This semester I have been tasked with developing a research project that explores an element of the university experience. With such a broad area of focus I have spent this week trying to decide upon a direction to take. It hasn’t been easy but I have managed to come up with a few ideas that could just work.
1. Procrastination: How do students manage the effects of procrastination?
“Never put off till tomorrow what may be done day after tomorrow just as well.” – Mark Twain
For me personally, the biggest problem I had with writing this particular blog post was finding a way to drag myself out of the sinkhole that is procrastination. Procrastination is all consuming and finding ways of managing its effects is a skill that all university students are encouraged to master. Preliminary research has indicated that this is a common problem for many students and an area that some universities are beginning to look into.

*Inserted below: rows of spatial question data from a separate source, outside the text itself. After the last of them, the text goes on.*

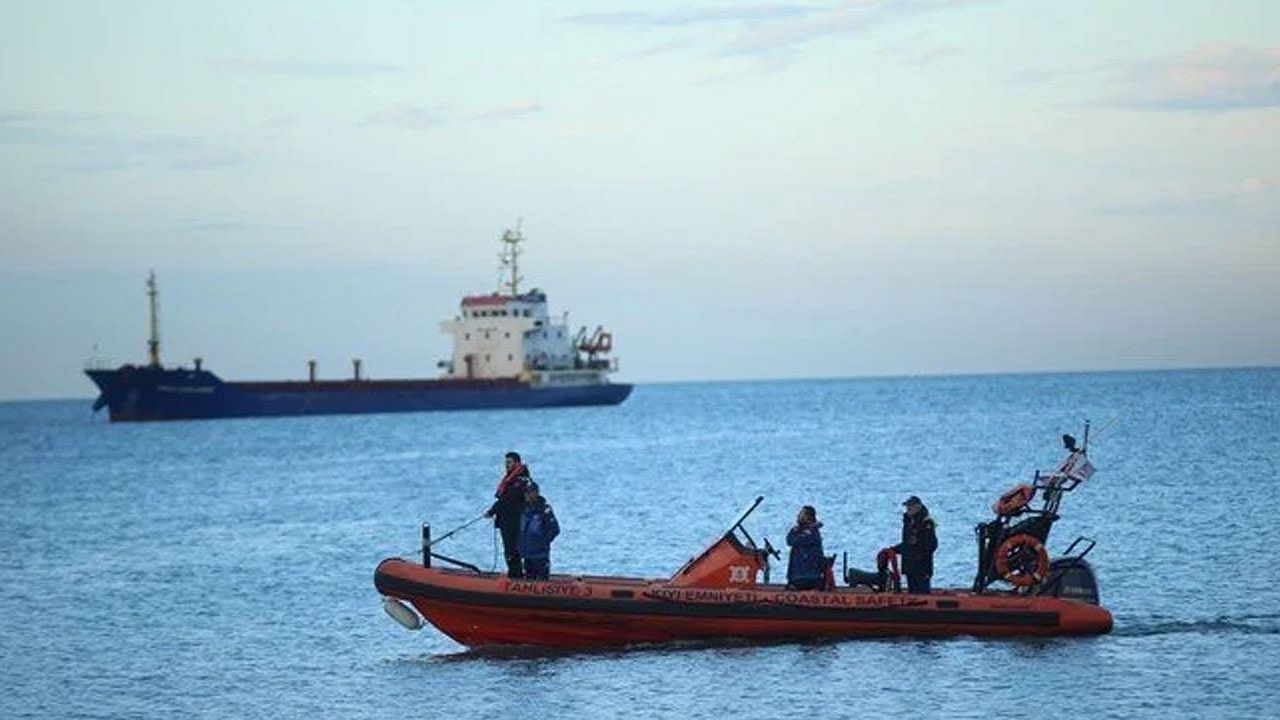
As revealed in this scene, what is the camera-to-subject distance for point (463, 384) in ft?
423

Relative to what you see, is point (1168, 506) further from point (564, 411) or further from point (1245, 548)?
point (564, 411)

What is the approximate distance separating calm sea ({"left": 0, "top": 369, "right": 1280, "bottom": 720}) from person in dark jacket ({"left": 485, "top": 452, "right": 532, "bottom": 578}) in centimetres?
114

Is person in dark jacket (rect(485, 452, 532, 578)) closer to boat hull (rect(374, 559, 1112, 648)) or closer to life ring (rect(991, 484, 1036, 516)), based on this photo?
boat hull (rect(374, 559, 1112, 648))

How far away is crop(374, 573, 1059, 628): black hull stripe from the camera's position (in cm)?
2498

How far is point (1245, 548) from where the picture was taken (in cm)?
3669

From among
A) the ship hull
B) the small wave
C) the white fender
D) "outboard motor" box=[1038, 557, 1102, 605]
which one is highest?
the ship hull

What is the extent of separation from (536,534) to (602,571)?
11.2 meters

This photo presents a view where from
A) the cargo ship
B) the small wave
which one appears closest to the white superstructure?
the cargo ship

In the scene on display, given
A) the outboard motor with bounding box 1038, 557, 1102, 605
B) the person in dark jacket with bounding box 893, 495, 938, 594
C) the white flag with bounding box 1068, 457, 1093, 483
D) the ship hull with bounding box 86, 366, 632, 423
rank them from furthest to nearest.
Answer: the ship hull with bounding box 86, 366, 632, 423 < the white flag with bounding box 1068, 457, 1093, 483 < the outboard motor with bounding box 1038, 557, 1102, 605 < the person in dark jacket with bounding box 893, 495, 938, 594

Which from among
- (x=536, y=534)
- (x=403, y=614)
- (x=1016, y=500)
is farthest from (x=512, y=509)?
(x=1016, y=500)

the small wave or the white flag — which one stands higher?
the white flag

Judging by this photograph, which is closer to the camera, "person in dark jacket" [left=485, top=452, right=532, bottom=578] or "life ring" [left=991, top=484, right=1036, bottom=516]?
"life ring" [left=991, top=484, right=1036, bottom=516]

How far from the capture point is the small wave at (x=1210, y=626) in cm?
2645

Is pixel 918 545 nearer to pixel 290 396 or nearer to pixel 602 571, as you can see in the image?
pixel 602 571
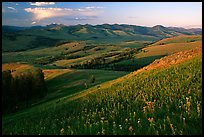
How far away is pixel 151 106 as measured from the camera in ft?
46.0

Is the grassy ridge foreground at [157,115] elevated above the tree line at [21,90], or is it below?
above

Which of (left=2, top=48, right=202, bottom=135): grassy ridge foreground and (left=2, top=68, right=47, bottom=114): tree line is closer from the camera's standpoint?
(left=2, top=48, right=202, bottom=135): grassy ridge foreground

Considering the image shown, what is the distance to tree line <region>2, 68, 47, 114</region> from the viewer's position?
66625 millimetres

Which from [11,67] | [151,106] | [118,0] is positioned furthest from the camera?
[11,67]

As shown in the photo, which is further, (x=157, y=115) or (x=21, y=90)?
(x=21, y=90)

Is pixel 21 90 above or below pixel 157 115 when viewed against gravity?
below

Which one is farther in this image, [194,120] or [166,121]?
[166,121]

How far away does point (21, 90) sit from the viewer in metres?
73.9

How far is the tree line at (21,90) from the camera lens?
66.6 m

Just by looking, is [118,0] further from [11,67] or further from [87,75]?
[11,67]

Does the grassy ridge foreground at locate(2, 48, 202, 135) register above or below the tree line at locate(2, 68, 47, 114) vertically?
above

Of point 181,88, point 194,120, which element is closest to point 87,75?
point 181,88

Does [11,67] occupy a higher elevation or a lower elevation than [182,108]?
lower

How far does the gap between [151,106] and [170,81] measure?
243 inches
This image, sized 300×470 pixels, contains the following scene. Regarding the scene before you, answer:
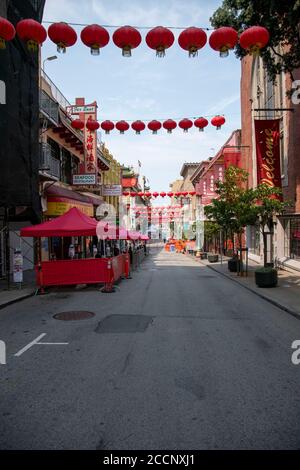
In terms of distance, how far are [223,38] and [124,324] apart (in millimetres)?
6868

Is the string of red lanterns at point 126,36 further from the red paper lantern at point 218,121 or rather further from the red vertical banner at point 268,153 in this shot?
the red vertical banner at point 268,153

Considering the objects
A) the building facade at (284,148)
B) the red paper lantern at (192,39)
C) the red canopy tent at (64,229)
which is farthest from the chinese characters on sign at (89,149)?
the red paper lantern at (192,39)

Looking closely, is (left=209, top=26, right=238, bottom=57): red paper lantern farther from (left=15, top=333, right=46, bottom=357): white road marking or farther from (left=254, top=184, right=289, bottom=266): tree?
(left=254, top=184, right=289, bottom=266): tree

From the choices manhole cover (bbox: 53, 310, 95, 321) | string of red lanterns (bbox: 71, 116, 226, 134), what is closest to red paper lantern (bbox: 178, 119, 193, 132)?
string of red lanterns (bbox: 71, 116, 226, 134)

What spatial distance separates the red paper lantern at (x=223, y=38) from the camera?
8.83 m

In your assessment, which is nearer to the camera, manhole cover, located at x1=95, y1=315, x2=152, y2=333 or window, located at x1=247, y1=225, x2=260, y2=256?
manhole cover, located at x1=95, y1=315, x2=152, y2=333

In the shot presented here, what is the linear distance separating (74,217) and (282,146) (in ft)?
44.6

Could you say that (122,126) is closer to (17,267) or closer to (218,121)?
(218,121)

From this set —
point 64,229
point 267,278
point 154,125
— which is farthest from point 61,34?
point 267,278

Through procrastinating on writing this blog post I came across Tim Urban’s Ted Talk on ‘Inside the mind of a master procrastinator’. This talk introduced me to the concept that there might be two types of procrastination: procrastination driven by a deadline and procrastination without one.
It is a topic that could be potentially useful to both myself and other students who share a similar problem.
2. Are lectures the ideal way for students to learn? Are there better ways?
I have always struggled with getting through lectures. Even if the lecturer is a brilliant public speaker or if the content is interesting, it can be difficult to not only pay attention but remain actively be engaged.
The style of university learning (one person speaking, the rest listening) has remained largely the same since universities first began. There are however arguments that this approach may not be the best approach for effective learning.
There’s a few ways my research could go:
- Are there are different types of learning styles that are more effective. What is this active learning thing I keep hearing about?
- Why are lectures run as they are? Is there a benefit?
- What’s the student perspective? Do UOW students benefit from lectures? Are they even using them?
Leave any feedback or suggestions in the comments below.
CMG Worldwide n.d., Mark Twain- The Official Licencing Website of Mark Twain, CMG Worldwide, viewed 14 March 2018, <https://www.cmgww.com/historic/twain/>
(2010) It’s almost a mindset that teachers need to change’: first‐year students’ need to be inducted into time management, Studies in Higher Education, viewed 15 March 2018, <https://srhe.tandfonline.com/doi/abs/10.1080/03075070903383211#.WqyJ4ZNubJx>
Ted 2016, Inside the mind of a master procrastinator, online video, 6 April, Ted Talk, viewed 16 March 2018, <https://www.youtube.com/watch?v=arj7oStGLkU>
Freeman, S, L. Eddy, S, McDonough, M, K. Smith, M, Okoroafor, N Jordt, H and Wenderoth, M 2014, ‘Active learning increases student performance in science, engineering, and mathematics’, PNAS, pp. 1 – 6.